Leave the pictures out and quote only the lines from the one with "As seen in the" down to the end of the listing below.

★ ★ ★ ★ ★

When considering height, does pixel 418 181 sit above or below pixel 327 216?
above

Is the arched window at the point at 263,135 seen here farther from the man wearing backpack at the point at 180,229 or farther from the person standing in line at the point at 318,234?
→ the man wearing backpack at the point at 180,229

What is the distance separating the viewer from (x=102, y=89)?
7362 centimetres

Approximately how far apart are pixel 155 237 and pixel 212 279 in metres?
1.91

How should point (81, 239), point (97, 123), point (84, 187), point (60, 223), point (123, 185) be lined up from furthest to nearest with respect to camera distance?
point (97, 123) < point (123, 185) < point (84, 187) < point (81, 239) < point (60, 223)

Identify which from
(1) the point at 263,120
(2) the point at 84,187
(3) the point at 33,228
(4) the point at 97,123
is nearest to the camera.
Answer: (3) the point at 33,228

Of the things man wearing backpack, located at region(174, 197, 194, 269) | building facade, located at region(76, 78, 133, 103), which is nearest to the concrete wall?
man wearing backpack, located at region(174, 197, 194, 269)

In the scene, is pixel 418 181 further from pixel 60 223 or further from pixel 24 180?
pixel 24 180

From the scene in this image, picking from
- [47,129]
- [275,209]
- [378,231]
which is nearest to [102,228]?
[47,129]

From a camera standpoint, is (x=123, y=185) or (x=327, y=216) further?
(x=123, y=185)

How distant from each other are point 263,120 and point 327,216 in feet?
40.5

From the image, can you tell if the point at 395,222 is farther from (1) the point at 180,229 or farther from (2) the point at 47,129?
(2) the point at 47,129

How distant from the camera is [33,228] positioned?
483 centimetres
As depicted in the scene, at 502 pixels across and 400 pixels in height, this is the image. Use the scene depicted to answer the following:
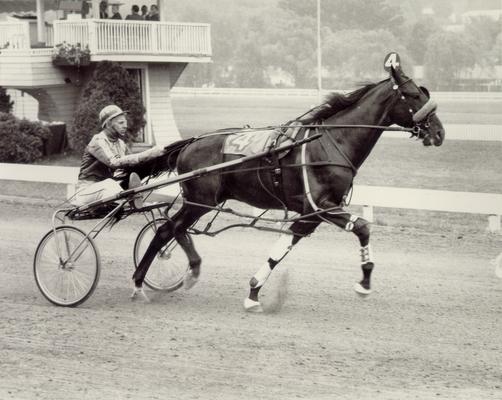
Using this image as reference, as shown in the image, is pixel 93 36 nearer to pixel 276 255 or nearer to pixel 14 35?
pixel 14 35

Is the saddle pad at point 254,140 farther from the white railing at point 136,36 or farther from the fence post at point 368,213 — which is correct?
the white railing at point 136,36

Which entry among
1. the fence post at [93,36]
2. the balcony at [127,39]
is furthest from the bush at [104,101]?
the balcony at [127,39]

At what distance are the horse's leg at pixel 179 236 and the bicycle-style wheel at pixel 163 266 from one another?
0.34 metres

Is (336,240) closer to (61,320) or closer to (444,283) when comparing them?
(444,283)

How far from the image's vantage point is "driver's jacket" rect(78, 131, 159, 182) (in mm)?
8422

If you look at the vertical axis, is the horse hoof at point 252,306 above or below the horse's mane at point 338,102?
below

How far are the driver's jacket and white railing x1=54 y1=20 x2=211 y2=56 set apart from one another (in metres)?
15.6

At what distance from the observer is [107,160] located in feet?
27.7

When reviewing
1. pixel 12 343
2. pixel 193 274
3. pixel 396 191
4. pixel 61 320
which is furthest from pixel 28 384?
pixel 396 191

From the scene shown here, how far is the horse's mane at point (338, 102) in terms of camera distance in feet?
26.3

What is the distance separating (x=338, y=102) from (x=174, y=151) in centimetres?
179

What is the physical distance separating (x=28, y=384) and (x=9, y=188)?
12.2m

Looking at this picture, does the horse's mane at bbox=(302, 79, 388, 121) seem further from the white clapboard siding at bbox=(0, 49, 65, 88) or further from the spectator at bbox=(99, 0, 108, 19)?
the spectator at bbox=(99, 0, 108, 19)

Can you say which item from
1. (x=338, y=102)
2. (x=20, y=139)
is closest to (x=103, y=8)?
(x=20, y=139)
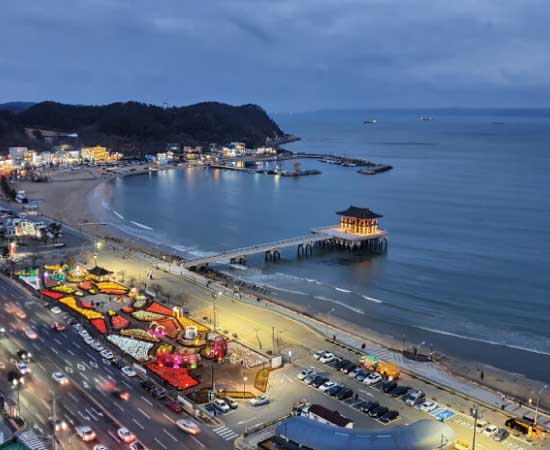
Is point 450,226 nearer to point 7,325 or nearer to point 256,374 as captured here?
point 256,374

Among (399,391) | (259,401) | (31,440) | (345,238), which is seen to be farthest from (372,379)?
A: (345,238)

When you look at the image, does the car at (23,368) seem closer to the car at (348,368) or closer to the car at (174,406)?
the car at (174,406)

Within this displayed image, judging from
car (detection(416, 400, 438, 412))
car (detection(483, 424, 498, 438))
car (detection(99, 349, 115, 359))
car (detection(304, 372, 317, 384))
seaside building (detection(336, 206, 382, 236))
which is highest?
seaside building (detection(336, 206, 382, 236))

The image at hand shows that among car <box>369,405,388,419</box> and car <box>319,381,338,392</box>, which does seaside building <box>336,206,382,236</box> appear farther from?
car <box>369,405,388,419</box>

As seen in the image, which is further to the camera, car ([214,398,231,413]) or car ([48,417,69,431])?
car ([214,398,231,413])

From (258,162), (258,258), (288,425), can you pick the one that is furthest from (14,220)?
(258,162)

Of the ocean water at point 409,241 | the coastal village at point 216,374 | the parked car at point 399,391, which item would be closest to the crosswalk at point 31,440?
the coastal village at point 216,374

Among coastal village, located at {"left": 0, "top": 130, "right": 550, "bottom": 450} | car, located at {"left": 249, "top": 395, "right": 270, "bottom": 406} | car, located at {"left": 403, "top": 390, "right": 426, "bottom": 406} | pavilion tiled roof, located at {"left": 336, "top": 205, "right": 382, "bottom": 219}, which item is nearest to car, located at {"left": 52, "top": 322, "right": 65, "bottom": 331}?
coastal village, located at {"left": 0, "top": 130, "right": 550, "bottom": 450}
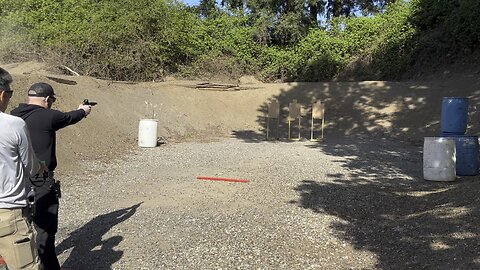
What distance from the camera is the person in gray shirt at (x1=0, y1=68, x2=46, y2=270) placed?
287 centimetres

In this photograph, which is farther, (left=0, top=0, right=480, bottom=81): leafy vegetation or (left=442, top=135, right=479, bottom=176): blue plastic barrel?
(left=0, top=0, right=480, bottom=81): leafy vegetation

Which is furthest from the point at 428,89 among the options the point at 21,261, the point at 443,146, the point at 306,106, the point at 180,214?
the point at 21,261

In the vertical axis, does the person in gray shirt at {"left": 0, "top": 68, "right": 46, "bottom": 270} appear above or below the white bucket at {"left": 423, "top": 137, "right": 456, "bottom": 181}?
above

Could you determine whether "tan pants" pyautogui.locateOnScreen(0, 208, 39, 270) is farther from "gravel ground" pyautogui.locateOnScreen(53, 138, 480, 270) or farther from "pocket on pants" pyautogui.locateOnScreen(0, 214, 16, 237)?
"gravel ground" pyautogui.locateOnScreen(53, 138, 480, 270)

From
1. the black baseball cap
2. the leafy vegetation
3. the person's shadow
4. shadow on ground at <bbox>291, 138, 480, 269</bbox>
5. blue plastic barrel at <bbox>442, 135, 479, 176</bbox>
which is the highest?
the leafy vegetation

★ ★ ★ ★ ★

Written response:
As seen in the image, which is further to the camera, car ([214,398,231,413]) or car ([48,417,69,431])?
car ([214,398,231,413])

From (258,162), (258,258), (288,425), can you pick the one that is furthest from (14,220)?
(258,162)

Of the ocean water at point 409,241 | the coastal village at point 216,374 | the parked car at point 399,391, which item would be closest to the crosswalk at point 31,440?
the coastal village at point 216,374

Among coastal village, located at {"left": 0, "top": 130, "right": 550, "bottom": 450} | car, located at {"left": 249, "top": 395, "right": 270, "bottom": 406} | car, located at {"left": 403, "top": 390, "right": 426, "bottom": 406} | pavilion tiled roof, located at {"left": 336, "top": 205, "right": 382, "bottom": 219}, which item is nearest to car, located at {"left": 52, "top": 322, "right": 65, "bottom": 331}?
coastal village, located at {"left": 0, "top": 130, "right": 550, "bottom": 450}
What distance from the camera is the person in gray shirt at (x1=0, y1=68, x2=46, y2=270) placed?
287 centimetres

In this photograph, which is farther, (left=0, top=0, right=480, bottom=81): leafy vegetation or (left=442, top=135, right=479, bottom=176): blue plastic barrel?
(left=0, top=0, right=480, bottom=81): leafy vegetation

Which is furthest from the point at 428,89 among the options the point at 21,261, the point at 443,146, the point at 306,106, the point at 180,214?
the point at 21,261

In the vertical axis, does the person in gray shirt at {"left": 0, "top": 68, "right": 46, "bottom": 270} appear above or below the white bucket at {"left": 423, "top": 137, "right": 456, "bottom": 181}?
above

Could you determine whether "tan pants" pyautogui.locateOnScreen(0, 208, 39, 270) is farther from "gravel ground" pyautogui.locateOnScreen(53, 138, 480, 270) or farther from "pocket on pants" pyautogui.locateOnScreen(0, 214, 16, 237)?
"gravel ground" pyautogui.locateOnScreen(53, 138, 480, 270)

From
1. the black baseball cap
2. the leafy vegetation
3. the person's shadow
4. shadow on ground at <bbox>291, 138, 480, 269</bbox>
5. blue plastic barrel at <bbox>442, 135, 479, 176</bbox>
which is the highest?
the leafy vegetation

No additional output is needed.